James Hewish (born unknown) is an Australian short track speed skating referee who works for ISU. He participated in the 2002 Salt Lake City and 2010 Vancouver Winter Olympics as the chief referee in the short track speed skating events.

==Refereeing career==

In the men's 1500 m short track speed skating event of the 2002 Winter Olympics, with one lap remaining and currently in second place, Apolo Ohno of the United States attempted to make a pass on the leader Kim Dong-Sung of South Korea, who then drifted to the inside and as a result, Ohno raised his arms to imply he was blocked. Kim finished first ahead of Ohno, but Hewish disqualified Kim for what appeared to be impeding, awarding the gold medal to Ohno. South Korean media accused Ohno of simulating a foul, using the Konglish word "Hollywood action". The disqualification of Kim upset South Korean supporters, many of whom directed their anger at Ohno and the International Olympic Committee. A large number of e-mails protesting the race results crashed the IOC's email server, and thousands of accusatory letters, many of which contained death threats, were sent to Ohno and the IOC. Hewish also received a significant backlash from the supporters of the South Korean team and fans.
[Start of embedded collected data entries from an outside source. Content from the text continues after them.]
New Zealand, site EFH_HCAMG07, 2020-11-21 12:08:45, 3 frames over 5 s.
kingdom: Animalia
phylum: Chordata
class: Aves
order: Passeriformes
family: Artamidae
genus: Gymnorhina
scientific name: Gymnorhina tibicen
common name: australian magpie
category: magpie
Hewish again disqualified the South Korean team, who finished first, in the women's 3000m relay final at the 2010 Winter Olympics for blocking a Chinese skater. James subsequently received abusing and threatening emails including personal death threats from angry South Korean fans. A bomb threat was also made by a disgruntled fan against the Australian Embassy in Seoul, however it was later determined to be a hoax. James was provided police protection as a result of the threats.